Given the choice between two products with the same price, we will almost always choose the one with the more attractive packaging. So why not stand out by surprising your customer with a design choice that is uncommon and can communicate in an unconventional and fun way?

For example, you might not expect to find white activated charcoal in a domino piece-shaped box.  But Lesha Limonov found a great way to translate the domino principle to human health and convey it in an unusual yet premium package.

Another pleasantly surprising and unconventional work is the moving packaging for Nord Stream Seafood by Loco Studio. Based on interference patterns (moiré pattern), the picture which is on top of the package starts moving when opening it, both impressing and involving the customer.

In 2019, expect to see lots of unusual and original approaches to packaging design, the most memorable being the ones that can be used for purposes other than packaging itself.

Anti stress bubble wrap inspired packaging
Anti stress bubble wrap inspired packaging design via Rita Antonova
Playful packaging design by Chupavi
Fish packaging concept
Creative packaging concept via Back Bone Branding
Cow alien design
Well-thought-out idea via I-Media Creative Bureau

8. 8-bit packaging design

Retro is back in! And one of the most retro thing of all is the classic pixelated game console look. It’s a trend that remains strong, far past its expiration date. The art form of making digital art with raster graphics software, where images are edited on the pixel level, lives on. It has a unique place in our collective cultural consciousness both because video games are popular as ever and because it is simultaneously out of date and timeless.

The constraints of 8-bit design are at the same time its strengths. The stripped down images full of pure color fields, hard edges and straight lines are both commanding and accessible to customers. It’s a simple way to communicate an idea that might be complicated to illustrate through other art forms—or to add an ironic nod to the past to a product.

Although it is the product of a bygone era, 8-bit design is rooted so deep in our memory that it is sure to extend its lifespan for years to come.

8-bit infused branding
8-bit infused branding via 兩個 九二
Colorful pixel-inspired concept for Pepsi
Colorful pixel-inspired concept for Pepsi via Jennyh Joe
8 bit rose design
A unique take on the 8-bit aesthetic via Loukas Chondros

9. Plastic free packaging

Going plastic free is a growing trend that should be embraced by each and everyone. Paper and cardboard materials are the main contributors to packaging waste, followed by plastic and glass, a significant percentage coming from food packaging.

algae based plastic
Algae based plastic via Ari Jónsson
biodegradable plant-based packaging materials
Biodegradable plant-based packaging materials via Don Kwaning

As a response, every year we see more and more advances being made in the science behind the materials that are being used for packaging. From algae based plastics to see-through hemp wrap and mushroom styrofoam, we are seeing real alternatives to plastic being created that should lead to a more efficient and sustainable future.

Seed Phytonutrients
via Seed Phytonutrients

A good example for this is the collaboration between L’Oreal and Ecologic Brands with their product Seed Phytonutrients: a recycled, recyclable, compostable, paper-based pump bottle made for shower use.
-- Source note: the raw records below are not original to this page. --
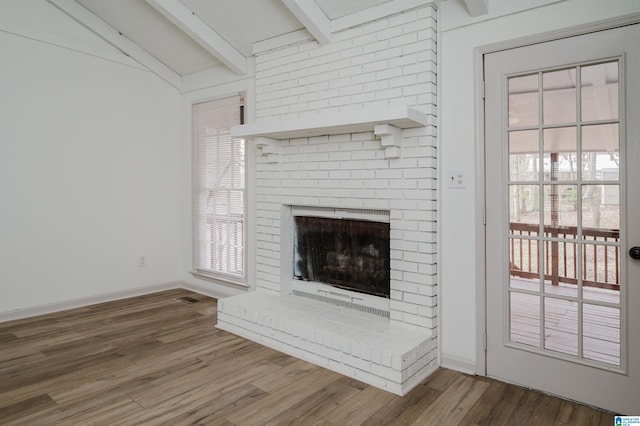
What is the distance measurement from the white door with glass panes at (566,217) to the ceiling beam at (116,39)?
12.0ft

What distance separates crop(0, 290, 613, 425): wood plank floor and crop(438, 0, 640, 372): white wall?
0.30 metres

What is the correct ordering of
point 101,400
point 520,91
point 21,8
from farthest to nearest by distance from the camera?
point 21,8
point 520,91
point 101,400

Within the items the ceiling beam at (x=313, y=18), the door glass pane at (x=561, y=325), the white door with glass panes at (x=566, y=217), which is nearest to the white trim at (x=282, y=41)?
the ceiling beam at (x=313, y=18)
And of course there’s microbial cellulose packaging ingeniously showcased in the From Peel to Peel project by Emma Sicher, an initiative with huge potential.

In 2018 we also saw the first plastic free aisle pop up in a shop in the Netherlands, a great testing ground for compostable biomaterials. The choice between plastic and plastic-free products starts to become a real option for consumers—hopefully on an increasingly large scale in 2019.

Are you ready for 2019’s creative packaging trends?

2019 is going to be an exciting year for packaging designers. From amazing color combinations to no color at all, from minimalism to vintage styles, and from ingenious packaging solutions to plastic free packaging—it’s going to be a year of contrasts, and everything is possible. Designers are taking past trends to their extremes and are finding new and clever ways to make products practically jump off the shelves. We can’t wait to see what 2019 has in store.